Memory Bandwidth: Bandwidth is the largest amount of information (measured in MB per second) that can be transported across the external memory interface in a second. It is worked out by multiplying the card's interface width by the speed of its memory. If the card has DDR memory, the result should be multiplied by 2 once again. If DDR5, multiply by 4 instead. The higher the card's memory bandwidth, the faster the card will be in general. It especially helps with anti-aliasing, High Dynamic Range and high resolutions.

Texel Rate: Texel rate is the maximum texture map elements (texels) that can be processed per second. This figure is worked out by multiplying the total amount of texture units by the core speed of the chip. The higher this number, the better the video card will be at texture filtering (anisotropic filtering - AF). It is measured in millions of texels in one second.

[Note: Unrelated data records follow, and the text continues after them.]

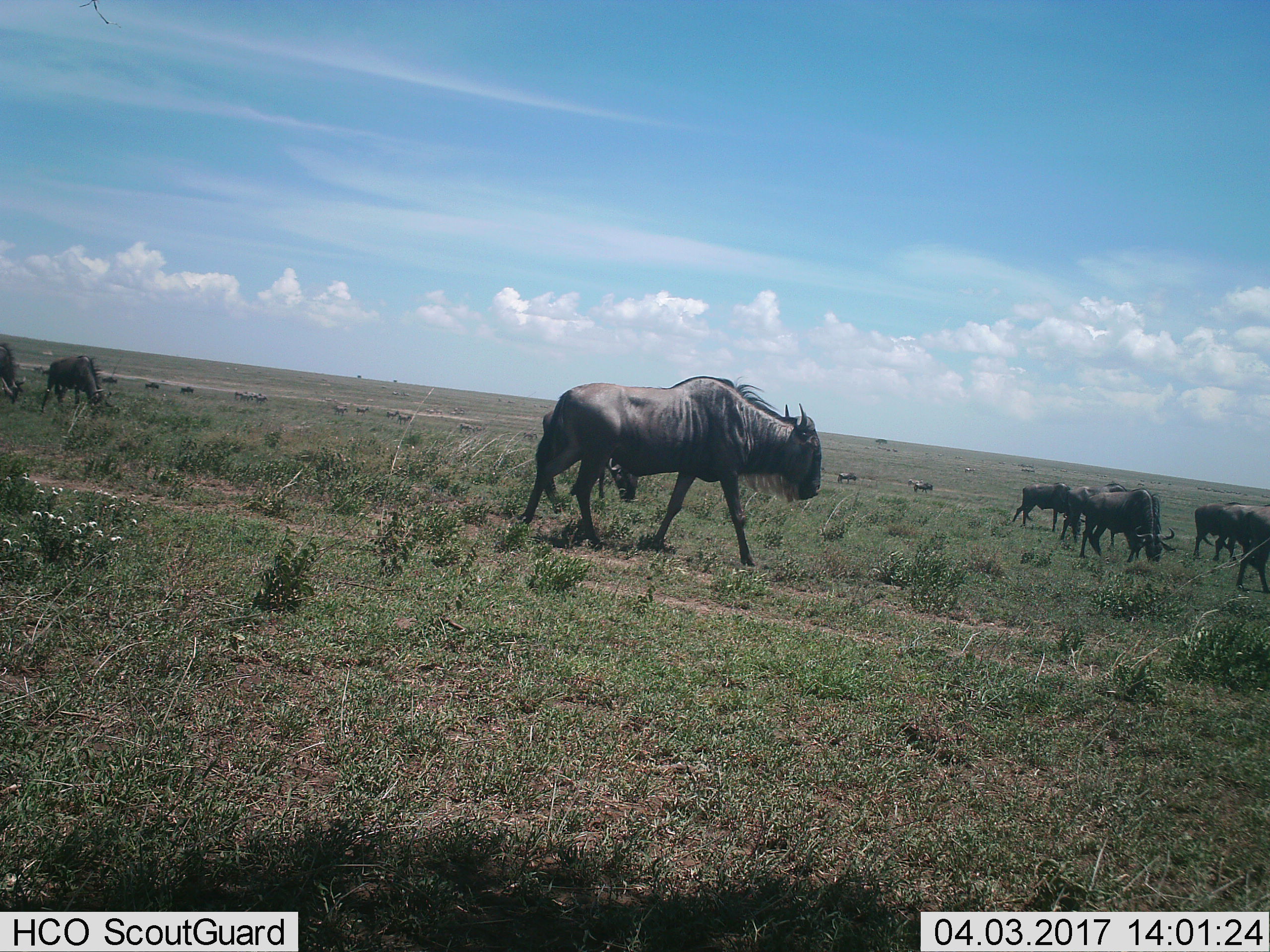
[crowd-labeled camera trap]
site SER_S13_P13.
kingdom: Animalia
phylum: Chordata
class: Mammalia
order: Artiodactyla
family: Bovidae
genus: Connochaetes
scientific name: Connochaetes taurinus taurinus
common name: blue wildebeest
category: wildebeestblue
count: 11-50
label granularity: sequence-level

Pixel Rate: Pixel rate is the maximum number of pixels that the graphics chip can possibly write to the local memory per second - measured in millions of pixels per second. Pixel rate is worked out by multiplying the number of Raster Operations Pipelines by the the core clock speed. ROPs (Raster Operations Pipelines - aka Render Output Units) are responsible for outputting the pixels (image) to the screen. The actual pixel fill rate also depends on lots of other factors, most notably the memory bandwidth - the lower the memory bandwidth is, the lower the potential to reach the maximum fill rate.